Synaptogenix Increases Stake in Innovative Psilocybin Drug Discovery Company through its Partnership with Cannasoul Analytics
https://ir.synaptogen.com/news-releases/?qmodStoryID=7600649204374859
Totally understand. Hoping for the best!
I had kept few for ol' times sakes(that now got slashed by 1/25- post RS), so have only a piddly few left. If something good comes of this, will celebrate not in terms of $$ but for the dreaded disease.As long as Dr.Alkon is alive here I will hold, but like you no big hopes for me either. Good luck on everything runn
If I owned it, I would be looking for a possible MS trial or something similar to create a nice bump on this low float. There will be no trial readouts in 2024 or 2025 that I can see. I hope for the best with this drug, but it hasn't been investable since the trial failed well over a year ago. Jmho
Not been around for a bit, seeing that our SNPX has had an RS recently.Nice action since, maybe we dare to get our hopes up again runn,lol?
Dog pile heading to the bargain bin in short order. Book it. The masters of charletry.

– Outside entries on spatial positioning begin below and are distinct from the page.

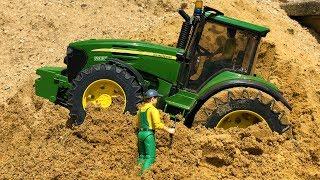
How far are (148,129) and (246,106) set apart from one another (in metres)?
1.38

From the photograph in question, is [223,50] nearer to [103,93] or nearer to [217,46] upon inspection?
[217,46]

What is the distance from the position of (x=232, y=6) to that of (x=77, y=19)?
3.83 meters

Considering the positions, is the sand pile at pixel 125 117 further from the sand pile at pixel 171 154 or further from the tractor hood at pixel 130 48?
the tractor hood at pixel 130 48


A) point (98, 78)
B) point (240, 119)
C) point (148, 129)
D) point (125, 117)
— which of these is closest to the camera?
point (148, 129)

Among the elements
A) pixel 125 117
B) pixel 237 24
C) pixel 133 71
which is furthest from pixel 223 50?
pixel 125 117

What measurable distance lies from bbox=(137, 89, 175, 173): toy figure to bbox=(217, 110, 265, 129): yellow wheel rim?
2.90 feet

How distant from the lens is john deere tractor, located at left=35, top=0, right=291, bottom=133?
7.71 meters

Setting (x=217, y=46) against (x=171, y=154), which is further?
(x=217, y=46)

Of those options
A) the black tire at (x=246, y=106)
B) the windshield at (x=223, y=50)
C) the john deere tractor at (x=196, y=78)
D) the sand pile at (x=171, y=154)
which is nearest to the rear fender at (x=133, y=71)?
the john deere tractor at (x=196, y=78)

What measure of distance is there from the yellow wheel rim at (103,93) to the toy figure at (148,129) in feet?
3.02

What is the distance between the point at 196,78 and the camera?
8.34 metres

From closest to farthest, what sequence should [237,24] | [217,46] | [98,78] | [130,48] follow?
[237,24] → [217,46] → [98,78] → [130,48]

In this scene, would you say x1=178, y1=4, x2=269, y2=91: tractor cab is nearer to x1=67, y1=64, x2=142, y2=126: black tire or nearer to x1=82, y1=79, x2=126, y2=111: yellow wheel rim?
x1=67, y1=64, x2=142, y2=126: black tire

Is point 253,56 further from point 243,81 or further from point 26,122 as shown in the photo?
point 26,122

Low floater now. Haven't owned in awhile. Could have a move if they ever announce the MS trial I suppose
SNPX...FREASH OFF THE SPLIT...
I noticed the SAVA results today. It’s a small play for me.
I’m still invested in some AD plays including Synaptogenix.
Some reasonably good results on Sava today so at least a few alternative plays still out there. Hoping bryostatin gets another shot on moderate AD as it seems to be the only one with a shot at halting the disease. Looks like the MS trial kicks off this month. I'm not in any of the AD plays at the moment in full disclosure.
https://www.clinicalleader.com/doc/was-fda-wrong-annovis-bio-shows-strong-data-and-no-side-effects-0001
Article regarding Annovis is from 2021. It mentions Tau- they have a Parkinson’s read out coming in next 7 weeks and AD second quarter. PD is looking interesting.
Tell it to the Cleveland Clinic. They are running the trial.
The replied to post contains my old sticky on this scam...
The racket is still the same...
Bryostatin trial finally gets registered with details. Starts this month. 20 patients. Essentially same dosing as previous AD trial with 2 cycles and a follow up 12 weeks after final dose fyi.
https://classic.clinicaltrials.gov/ct2/show/NCT06190912?term=bryostatin&draw=2&rank=1
read a lot of reviews on Cortexi: forget about it.
Anybody look at the Cortexi video? Claims to eliminate tennitus in six weeks and hint at helping als,hearing, and dementia also. Combination of Asian herbs. Regrows support cells at cochlear cells. (sp?)
This research method is known as "Barking up the wrong tree"....
Thank you. Yeah. They mentioned "Rockefeller" in W. Va multiple times.
I didn't see it but have read in the last week or so about the ultrasound waves aiding in plaque/tau reduction. What I had read had come out of West Virginia University where Bryostatin and Alkon had done much of their research so it could be a promising avenue. All that is dependent on how big of a problem plaque really is, which of course it up for debate. It's certainly interesting to follow and hopefully makes the anti-plaque drugs more effective with less side effect.